To compare countries like Norway and Sweden to nations such as the USA, Britain or even our own island of Ireland, would draw striking dissimilarity and we would be rightfully frustrated while our own state fails to grant us these securities. We should not settle with what we have, or rather what we don’t have, nor should we be appeased by small concessions granted only to keep us in line and to make current political parties seem more electable, when the reality is that the interests of the people are not at heart. Settling for these small not only affirms this as a workable strategy to maintain power over the people, it also sets back the work made by many to advance these ideas and proposals. It is also worth noting that these concessions are not praise-worthy, they should in fact be the bare minimum granted to all civilians. We must understand that this model feeds into capitalist realism, and acts as a social democratic ploy to cast a shadow on the achievements of socialism in eastern Europe.
It exists almost as if to affirm that capitalism is the only viable option, and feeds into the western idea of restricting socialism to its most minimal form. Furthermore, the Nordic welfare model cannot be presented as an alternative to both socialism and capitalism, it works mainly as a form of appeasement, keeping the working class quiet while still supporting free market capitalism. As communists, we understand that capital must be abolished, therefore there is no place for capitalism of any kind, regardless of how soft or severe.“Compassionate” capitalism is still capitalism.
They impose high tax rates on their citizens, while corporate tax remains low. Workers may be paid better than their counterparts in other neoliberal capitalist hellscapes, however they are still exploited. Surplus value created by the worker does not return to them, and in true capitalist fashion, returns to the employer as profit. To further criticise these conditions, we must examine the links these countries hold to the capitalist death machines of the world. These countries are members of the European Union; a megaphone for anti-communists, capitalists and imperialists alike. Denmark, Iceland and Norway are also NATO member states, therefore actively support the evils of imperialism on a global scale. The role of these establishments is to ensure the ruling classes continue to enrich themselves at the expense of the many.
Any involvement with these establishments must be called out for what it is.

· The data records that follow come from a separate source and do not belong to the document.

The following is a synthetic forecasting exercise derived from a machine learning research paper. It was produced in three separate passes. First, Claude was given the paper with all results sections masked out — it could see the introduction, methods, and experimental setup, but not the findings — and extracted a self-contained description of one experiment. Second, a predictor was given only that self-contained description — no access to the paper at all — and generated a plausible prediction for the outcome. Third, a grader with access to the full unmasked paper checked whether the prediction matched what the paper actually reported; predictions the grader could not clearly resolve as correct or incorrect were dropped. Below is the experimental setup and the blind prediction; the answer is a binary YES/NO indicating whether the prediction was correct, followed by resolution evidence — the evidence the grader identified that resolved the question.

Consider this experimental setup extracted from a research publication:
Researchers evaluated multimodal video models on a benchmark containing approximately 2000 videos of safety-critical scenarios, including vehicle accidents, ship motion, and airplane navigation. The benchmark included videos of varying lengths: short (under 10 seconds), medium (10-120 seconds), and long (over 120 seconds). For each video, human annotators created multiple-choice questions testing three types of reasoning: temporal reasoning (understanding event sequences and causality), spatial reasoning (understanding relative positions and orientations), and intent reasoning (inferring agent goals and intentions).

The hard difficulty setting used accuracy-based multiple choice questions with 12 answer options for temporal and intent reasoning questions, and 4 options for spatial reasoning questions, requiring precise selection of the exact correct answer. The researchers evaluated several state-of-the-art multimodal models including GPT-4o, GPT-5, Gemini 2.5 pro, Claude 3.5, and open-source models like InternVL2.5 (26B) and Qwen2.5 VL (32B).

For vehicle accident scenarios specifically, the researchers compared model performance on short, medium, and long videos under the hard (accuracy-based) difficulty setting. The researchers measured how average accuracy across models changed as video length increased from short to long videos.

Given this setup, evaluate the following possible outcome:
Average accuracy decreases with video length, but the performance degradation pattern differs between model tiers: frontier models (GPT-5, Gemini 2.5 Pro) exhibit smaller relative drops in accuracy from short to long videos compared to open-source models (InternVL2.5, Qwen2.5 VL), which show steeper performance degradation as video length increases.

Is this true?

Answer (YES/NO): NO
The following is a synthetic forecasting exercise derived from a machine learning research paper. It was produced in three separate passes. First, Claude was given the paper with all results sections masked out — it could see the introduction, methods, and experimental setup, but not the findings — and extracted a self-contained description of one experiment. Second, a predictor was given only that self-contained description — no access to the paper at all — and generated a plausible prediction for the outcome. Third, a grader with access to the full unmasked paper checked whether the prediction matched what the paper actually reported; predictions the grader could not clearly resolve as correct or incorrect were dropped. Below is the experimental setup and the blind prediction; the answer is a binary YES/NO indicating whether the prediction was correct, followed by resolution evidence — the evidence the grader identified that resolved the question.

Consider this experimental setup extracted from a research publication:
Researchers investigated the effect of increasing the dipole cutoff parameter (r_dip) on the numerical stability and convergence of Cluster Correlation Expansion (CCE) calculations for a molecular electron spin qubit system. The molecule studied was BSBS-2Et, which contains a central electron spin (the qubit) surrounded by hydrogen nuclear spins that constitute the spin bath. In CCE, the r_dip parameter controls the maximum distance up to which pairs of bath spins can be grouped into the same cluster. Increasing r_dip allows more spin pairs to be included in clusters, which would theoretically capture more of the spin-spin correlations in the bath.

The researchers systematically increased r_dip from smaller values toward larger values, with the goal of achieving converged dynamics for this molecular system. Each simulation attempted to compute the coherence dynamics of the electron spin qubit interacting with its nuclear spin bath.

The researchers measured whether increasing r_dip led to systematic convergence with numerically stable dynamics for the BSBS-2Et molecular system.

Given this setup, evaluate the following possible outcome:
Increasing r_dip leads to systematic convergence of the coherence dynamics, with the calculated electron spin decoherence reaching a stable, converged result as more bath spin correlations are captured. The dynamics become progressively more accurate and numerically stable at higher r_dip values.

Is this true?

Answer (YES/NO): NO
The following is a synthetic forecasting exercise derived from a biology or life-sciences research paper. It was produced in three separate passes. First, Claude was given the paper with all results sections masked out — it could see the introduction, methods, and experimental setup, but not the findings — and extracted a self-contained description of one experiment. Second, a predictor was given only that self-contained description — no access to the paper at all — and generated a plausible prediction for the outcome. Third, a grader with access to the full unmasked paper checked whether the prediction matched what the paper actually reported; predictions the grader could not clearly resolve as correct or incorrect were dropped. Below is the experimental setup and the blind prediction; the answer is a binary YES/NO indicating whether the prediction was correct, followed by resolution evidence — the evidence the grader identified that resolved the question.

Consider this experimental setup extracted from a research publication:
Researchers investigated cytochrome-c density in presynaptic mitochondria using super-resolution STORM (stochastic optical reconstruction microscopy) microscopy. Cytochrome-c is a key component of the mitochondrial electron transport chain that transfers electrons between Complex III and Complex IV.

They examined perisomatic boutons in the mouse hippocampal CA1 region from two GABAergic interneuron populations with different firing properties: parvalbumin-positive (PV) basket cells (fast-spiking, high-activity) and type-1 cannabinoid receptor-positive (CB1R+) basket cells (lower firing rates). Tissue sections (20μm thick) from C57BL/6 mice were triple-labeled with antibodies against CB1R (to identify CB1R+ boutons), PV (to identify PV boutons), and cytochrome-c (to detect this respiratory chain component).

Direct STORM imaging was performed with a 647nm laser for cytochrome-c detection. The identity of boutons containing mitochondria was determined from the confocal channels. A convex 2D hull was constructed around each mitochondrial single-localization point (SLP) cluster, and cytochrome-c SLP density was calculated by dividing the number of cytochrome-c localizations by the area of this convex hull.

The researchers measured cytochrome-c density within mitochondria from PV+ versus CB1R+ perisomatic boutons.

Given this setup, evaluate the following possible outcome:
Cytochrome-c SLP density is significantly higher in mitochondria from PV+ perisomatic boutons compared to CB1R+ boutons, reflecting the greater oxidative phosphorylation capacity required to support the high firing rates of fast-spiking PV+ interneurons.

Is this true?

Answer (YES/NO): YES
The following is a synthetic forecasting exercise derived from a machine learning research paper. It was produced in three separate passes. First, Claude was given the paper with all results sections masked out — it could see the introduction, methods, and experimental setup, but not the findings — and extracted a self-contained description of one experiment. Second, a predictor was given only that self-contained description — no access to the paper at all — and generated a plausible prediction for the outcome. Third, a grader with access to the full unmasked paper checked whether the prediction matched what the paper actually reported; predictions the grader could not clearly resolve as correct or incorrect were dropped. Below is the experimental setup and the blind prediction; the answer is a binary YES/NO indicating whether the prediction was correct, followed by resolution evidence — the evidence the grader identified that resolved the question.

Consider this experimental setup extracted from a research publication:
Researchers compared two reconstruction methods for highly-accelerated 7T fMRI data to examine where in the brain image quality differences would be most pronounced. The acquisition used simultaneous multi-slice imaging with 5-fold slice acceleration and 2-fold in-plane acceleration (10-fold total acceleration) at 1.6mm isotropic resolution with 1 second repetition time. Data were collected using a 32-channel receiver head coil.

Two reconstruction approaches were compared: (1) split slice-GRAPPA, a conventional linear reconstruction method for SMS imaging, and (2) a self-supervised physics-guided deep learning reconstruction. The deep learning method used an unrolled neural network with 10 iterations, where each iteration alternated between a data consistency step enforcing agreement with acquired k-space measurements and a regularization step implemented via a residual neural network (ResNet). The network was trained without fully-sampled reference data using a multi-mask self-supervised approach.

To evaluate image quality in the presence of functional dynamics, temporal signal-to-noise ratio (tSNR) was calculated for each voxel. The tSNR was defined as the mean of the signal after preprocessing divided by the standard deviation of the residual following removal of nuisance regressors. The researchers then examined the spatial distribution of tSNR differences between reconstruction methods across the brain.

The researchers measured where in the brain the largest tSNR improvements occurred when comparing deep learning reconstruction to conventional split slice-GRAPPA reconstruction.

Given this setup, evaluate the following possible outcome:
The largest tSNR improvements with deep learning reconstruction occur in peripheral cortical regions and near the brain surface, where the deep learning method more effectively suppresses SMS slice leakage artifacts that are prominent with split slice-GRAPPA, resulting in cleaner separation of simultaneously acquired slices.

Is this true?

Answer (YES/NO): NO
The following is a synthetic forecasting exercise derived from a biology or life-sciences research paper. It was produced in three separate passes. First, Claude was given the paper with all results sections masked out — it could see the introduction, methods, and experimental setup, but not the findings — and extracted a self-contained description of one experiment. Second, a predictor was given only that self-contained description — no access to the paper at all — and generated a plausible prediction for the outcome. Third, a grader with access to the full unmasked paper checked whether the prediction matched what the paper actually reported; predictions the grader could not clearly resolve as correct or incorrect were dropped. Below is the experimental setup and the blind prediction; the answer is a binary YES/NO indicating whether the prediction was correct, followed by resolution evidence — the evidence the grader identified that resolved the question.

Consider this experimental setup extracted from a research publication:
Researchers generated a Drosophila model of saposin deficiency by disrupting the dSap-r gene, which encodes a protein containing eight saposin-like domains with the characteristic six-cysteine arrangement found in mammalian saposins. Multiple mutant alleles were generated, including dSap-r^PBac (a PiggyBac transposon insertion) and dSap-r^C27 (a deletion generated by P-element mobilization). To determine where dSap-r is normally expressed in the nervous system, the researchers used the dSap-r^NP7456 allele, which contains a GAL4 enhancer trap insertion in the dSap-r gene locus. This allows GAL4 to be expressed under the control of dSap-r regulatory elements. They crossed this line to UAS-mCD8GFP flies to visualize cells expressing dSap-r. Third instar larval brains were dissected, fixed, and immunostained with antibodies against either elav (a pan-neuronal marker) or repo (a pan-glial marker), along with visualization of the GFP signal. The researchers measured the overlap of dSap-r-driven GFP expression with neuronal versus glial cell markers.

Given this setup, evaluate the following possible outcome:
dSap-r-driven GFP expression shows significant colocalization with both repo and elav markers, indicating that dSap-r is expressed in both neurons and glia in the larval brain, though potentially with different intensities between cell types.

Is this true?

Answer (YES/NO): NO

As well as supporting the imperialist death march and the wreckage it leaves behind, it is a huge contributor to the Earth’s climate problem. The environmental impact cannot be ignored. Towards the end of February, a large number of young people at the annual congress of the Connolly Youth Movement understood and recognised the climate emergency, and reiterated that an environmentally sustainable society was not compatible with capitalism. In our heavily industrialised world, the climate crisis is as clear as ever and our situation grows dire.
The Nordic countries may seem like progressive powerhouses when compared to many harsher states, but they have had some of the highest levels of resource use and CO2emissions globally, severely overstepping sensible boundaries. This is largely due to resource extraction in the global south, outsourcing ecological impact to different communities.
To conclude, yes the Nordic model has provided notable benefits to citizens, but these are basic concessions that should be granted without question to the working class. Striving to replicate the Nordic model as an end goal isn’t viable, we must uphold the working class, and minimal concessions to fulfil capitalist ends cannot be assumed to be progressive. This is not sustainable. It is still exploitative. It is still inequality. It is still capitalism.